|Boston's MBTA Subway Trains|
|You'll find it convenient to "take the T" (short for MBTA), America's first subway train system (1897) to reach a variety of sights in Boston.|
Visitors to Boston will find the MBTA's Red Line and Green Line, which intersect at Park Street Station beneath Boston Common, most useful for seeing the sights. The Blue Line and Silver Line are useful for getting to and from Logan Airport.
You'll find the Red Line most useful for travel between South Station Transportation Center, (Amtrak intercity trains, MBTA Commuter Rail trains, and intercity buses), Downtown Crossing (the heart of Boston's shopping district), Park Street Station (beneath Boston Common), Massachusetts General Hospital, Kendall Square/MIT, Harvard Square, and Somerville's Davis Square/Tufts University. More...
The elaborate Green Line goes from Lechmere Square near the Museum of Science in East Cambridge through Park Street Station (beneath Boston Common) and central Boston to Copley Square, after which it splits into four lines goingto western and southern suburbs. More...
The Blue Line connects downtown Boston (Government Center, State Street) with the Airport station at Logan International Airport (but check also the Silver Line for going to the airport). You can also use the Blue Line to reach the New England Aquarium. More...
The Orange Line between Oak Grove and Forest Hills is useful to out-of-town visitors for travel between Chinatown, Downtown Crossing, the Financial District's State Street and Haymarket, and especially north across the Charles River to Charlestown, Bunker Hill and the USS Constitution ("Old Ironsides"). More...
The Silver Line is not an underground train but rather a limited-access trolleybus/ diesel bus line running partly underground, partly via surface roads, connecting South Station Transportation Center with Logan Airport, Boston's Seaport World Trade Center, the Boston Convention & Exhibition Center, Black Falcon Cruise Terminal, and hotels in the Seaport District. More...

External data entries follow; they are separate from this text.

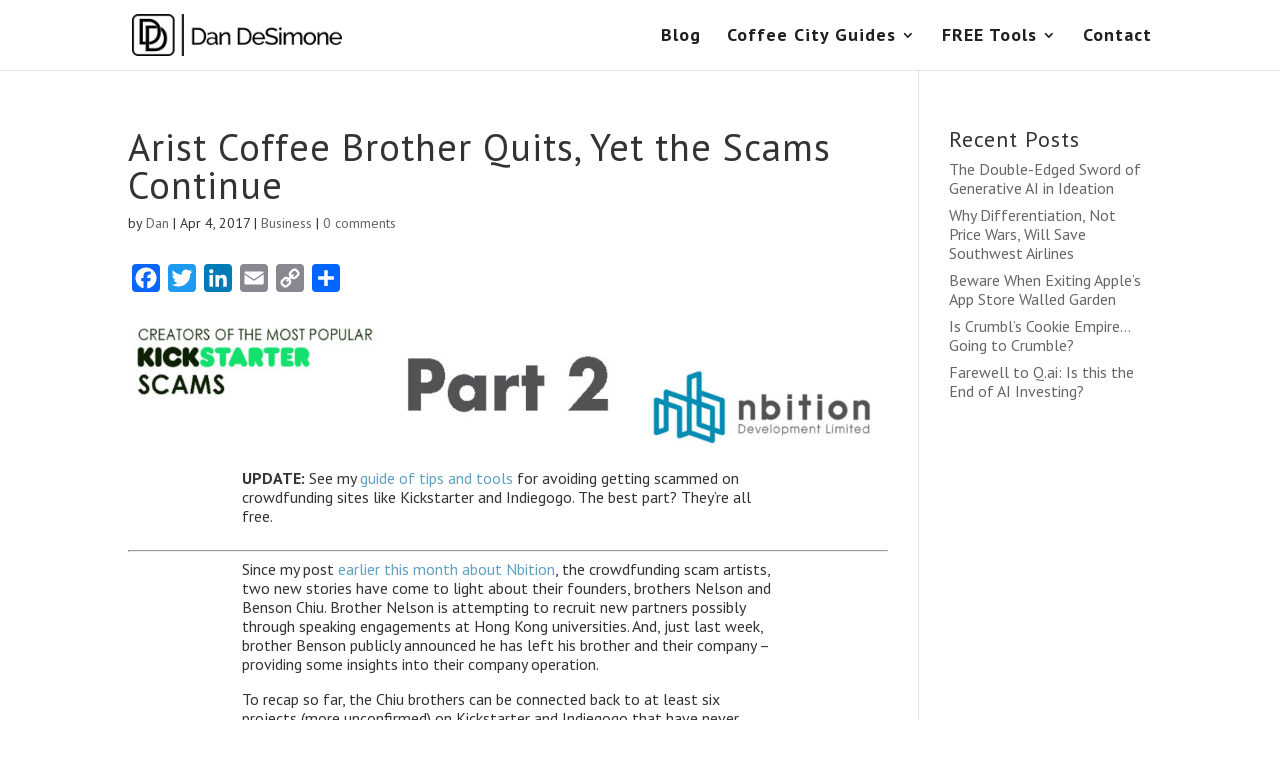

--- FILE ---
content_type: text/html; charset=utf-8
request_url: https://www.google.com/recaptcha/api2/aframe
body_size: 267
content:
<!DOCTYPE HTML><html><head><meta http-equiv="content-type" content="text/html; charset=UTF-8"></head><body><script nonce="TmVIvPbxqeadmSS8LW2oFw">/** Anti-fraud and anti-abuse applications only. See google.com/recaptcha */ try{var clients={'sodar':'https://pagead2.googlesyndication.com/pagead/sodar?'};window.addEventListener("message",function(a){try{if(a.source===window.parent){var b=JSON.parse(a.data);var c=clients[b['id']];if(c){var d=document.createElement('img');d.src=c+b['params']+'&rc='+(localStorage.getItem("rc::a")?sessionStorage.getItem("rc::b"):"");window.document.body.appendChild(d);sessionStorage.setItem("rc::e",parseInt(sessionStorage.getItem("rc::e")||0)+1);localStorage.setItem("rc::h",'1762934598948');}}}catch(b){}});window.parent.postMessage("_grecaptcha_ready", "*");}catch(b){}</script></body></html>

To ride MBTA subway trains and buses, you use either a Charlie Ticket or a Charlie Card. More...
Children under 5 years of age ride free. Kids 5 to 11 pay a reduced fare for most rides. Junior and senior high school students must have an MBTA Student ID to qualify for the reduced student fare.
Seniors 65 years and older pay half-fare at most stations if they have an MBTA Senior Citizen ID Card.
Hours of Operation
Times on subway and bus lines vary, but you're pretty sure of being able to take the T any day from 5 am up to 12:30 am (and up to 1 am on some lines).
After that, be prepared to take a taxi, unless you get the final trip time from an officer of the line, and meet the schedule. Hours may vary on Sunday.
In the late 1800s, Boston public transport was by horse-drawn carriage and trolley—8,500 horses and vehicles crowded the city-center streets, bringing transport to a halt.
Something had to be done.
The USA had no underground railways until Boston's Tremont Street Subway line beneath Boston Common was opened on September 1, 1897. It followed some European cities:
—London's Metropolitan Railway, now known as the Underground, was opened in 1863.
—Budapest's Metro opened a year before Boston's, in 1896.
Today the MBTA, which includes the subway system, is the USA's fifth largest public transit system by daily riders.